R200 is a stereo camera. In particular, it is an infrared stereo camera. In addition to being a passive IR stereo camera, it also has a controllable IR emmitter, which illuminates the scene with IR light when it's dark, and helps finding features in both IR cameras when an object doesn't have many, like a texture-less wall for example, which looks the same in both cameras.

Here's how the internals of the R200 look like:

r200Internals.jpg

You can see 3 cameras, the one between the others that looks more like a circle is the color camera, whereas the ones on the sides that look more like a square are IR cameras, not visible with the naked eye. The IR cameras are separated by about 7cm. That's the baseline for the stereo matching algorithm. This baseline defines the range of the generated depth map. The closer these IR cameras are, the closer they can detect depth with better accuracy, and the reverse is true, the farther away they are, the farther away they can detect depth. It's a similar concept to our human vision. If you close one eye and then the other, you will see mountains, or far away objects exactly at the same place in both eyes, but for closer objects they will appear at different places. That's the basis of how this camera works.

**Dataset extract**
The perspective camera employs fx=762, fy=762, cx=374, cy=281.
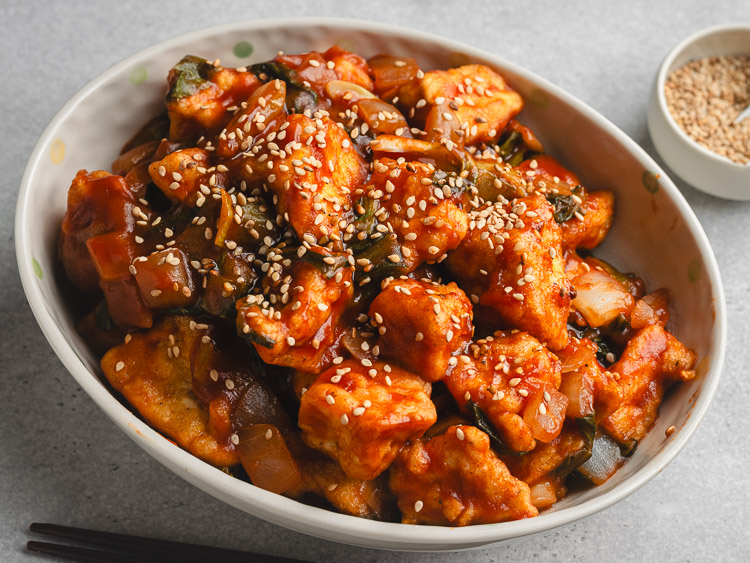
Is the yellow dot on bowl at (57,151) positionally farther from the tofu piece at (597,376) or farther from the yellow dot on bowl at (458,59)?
the tofu piece at (597,376)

**Problem to work on**
Answer these questions using the passage on the R200 camera:
(a) What kind of light does the R200's controllable emitter use to illuminate the scene when it's dark?
(b) About how far apart are the two IR cameras?
(c) Which of the three cameras sits between the other two?

**Final answer**
(a) IR light.
(b) About 7 cm.
(c) The color camera.